Она села, он внимательно посмотрел на ее лицо, которое так хорошо знал когда-то, лицо, которое он когда-то держал в своих юных ладонях. «Жди меня! Жди меня!» То самое лицо, пусть чуть более усталое, но прежнее лицо девятнадцатилетней Мери О'Брайен: карие глаза, почти рыжие с медным отливом волосы, породистый нос и чувственный, изумительный рот, который он когда-то целовал...
Он много раз представлял себе их встречу. Представлял, как снова встретит Мери О'Брайен, и в их сердцах заговорит былая любовь – их руки соприкоснутся, они горько вздохнут о не прожитой вместе жизни и вновь расстанутся.
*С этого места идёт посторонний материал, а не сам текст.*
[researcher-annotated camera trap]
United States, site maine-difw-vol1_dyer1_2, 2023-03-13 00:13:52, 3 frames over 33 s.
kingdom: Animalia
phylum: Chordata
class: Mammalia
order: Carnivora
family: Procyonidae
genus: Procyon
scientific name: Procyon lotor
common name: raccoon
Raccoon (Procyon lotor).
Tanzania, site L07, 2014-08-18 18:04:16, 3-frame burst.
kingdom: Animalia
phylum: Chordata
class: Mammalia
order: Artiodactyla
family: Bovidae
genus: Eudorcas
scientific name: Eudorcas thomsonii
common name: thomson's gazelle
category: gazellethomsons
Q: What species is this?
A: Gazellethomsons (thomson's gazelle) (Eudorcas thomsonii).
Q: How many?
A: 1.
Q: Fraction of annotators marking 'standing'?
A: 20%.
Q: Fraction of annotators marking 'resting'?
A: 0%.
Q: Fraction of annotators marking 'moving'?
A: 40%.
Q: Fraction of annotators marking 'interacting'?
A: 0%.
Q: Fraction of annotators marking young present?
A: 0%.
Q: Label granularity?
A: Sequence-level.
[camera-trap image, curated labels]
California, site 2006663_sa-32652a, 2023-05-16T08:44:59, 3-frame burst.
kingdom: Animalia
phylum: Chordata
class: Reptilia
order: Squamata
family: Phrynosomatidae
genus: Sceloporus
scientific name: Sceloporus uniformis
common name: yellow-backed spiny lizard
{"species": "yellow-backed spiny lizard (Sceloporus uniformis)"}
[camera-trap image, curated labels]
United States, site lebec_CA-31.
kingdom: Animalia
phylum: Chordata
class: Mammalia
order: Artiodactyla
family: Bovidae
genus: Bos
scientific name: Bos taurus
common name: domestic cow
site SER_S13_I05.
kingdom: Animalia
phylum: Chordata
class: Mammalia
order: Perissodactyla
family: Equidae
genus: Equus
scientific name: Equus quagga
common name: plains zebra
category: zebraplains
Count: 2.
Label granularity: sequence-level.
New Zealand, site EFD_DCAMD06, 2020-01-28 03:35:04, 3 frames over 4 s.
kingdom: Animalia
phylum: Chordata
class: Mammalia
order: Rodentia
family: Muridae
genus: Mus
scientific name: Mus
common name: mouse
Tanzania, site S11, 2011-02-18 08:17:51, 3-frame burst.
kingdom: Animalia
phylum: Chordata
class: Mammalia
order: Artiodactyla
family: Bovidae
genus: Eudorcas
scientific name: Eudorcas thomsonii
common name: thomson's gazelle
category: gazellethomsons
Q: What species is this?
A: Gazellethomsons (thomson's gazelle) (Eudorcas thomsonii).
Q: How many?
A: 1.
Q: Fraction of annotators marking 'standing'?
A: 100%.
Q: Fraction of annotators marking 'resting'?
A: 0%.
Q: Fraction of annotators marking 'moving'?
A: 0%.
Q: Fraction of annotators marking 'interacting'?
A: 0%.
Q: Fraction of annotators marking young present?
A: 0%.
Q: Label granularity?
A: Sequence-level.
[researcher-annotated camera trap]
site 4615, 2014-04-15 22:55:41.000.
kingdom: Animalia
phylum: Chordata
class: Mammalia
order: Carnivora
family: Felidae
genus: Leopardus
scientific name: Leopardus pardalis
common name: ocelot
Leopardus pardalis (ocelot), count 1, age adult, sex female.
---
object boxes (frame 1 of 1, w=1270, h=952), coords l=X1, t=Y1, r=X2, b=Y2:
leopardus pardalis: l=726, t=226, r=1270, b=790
И вот теперь они встретились – Мери О'Брайен оказалась матерью Дэнни Ди Паче, и он не знал, что ей сказать.
– Как все странно получилось, – сказал он. – Я никак не думал...
– Я тоже.
– Ну, конечно, я знал, что ты вышла замуж. Ты же мне написала и... и возможно даже назвала его, но это было так давно, Мери, что я не...
– Да, я назвала его, – ответила она. – Джон Ди Паче. Мой муж.
– Да, возможно, но я забыл.
Зато он ясно помнил все другие подробности дня, когда он получил это письмо: моросящий надоедливый дождь на аэродроме на севере Англии, рычание прогревающихся «либерейторов», белые плюмажи дыма из их выхлопных труб, аккуратные красные и голубые диагональные линии на конверте «Авиапочта», ее торопливые каракули и адрес: «Капитану Генри Альфреду Белани, личный номер 714-5632, 31-я бомбардировочная эскадрилья, военно-воздушные силы армии Соединенных Штатов, Нью-Йорк» и слова:
«Дорогой Хэнк! Когда ты просил, чтобы я ждала тебя, я сказала, что не знаю, что я еще очень молода. Но теперь, Хэнк, дорогой мой, я встретила человека, за которого собираюсь выйти замуж,– пойми меня. Я не хочу делать тебе больно. И никогда не хотела...»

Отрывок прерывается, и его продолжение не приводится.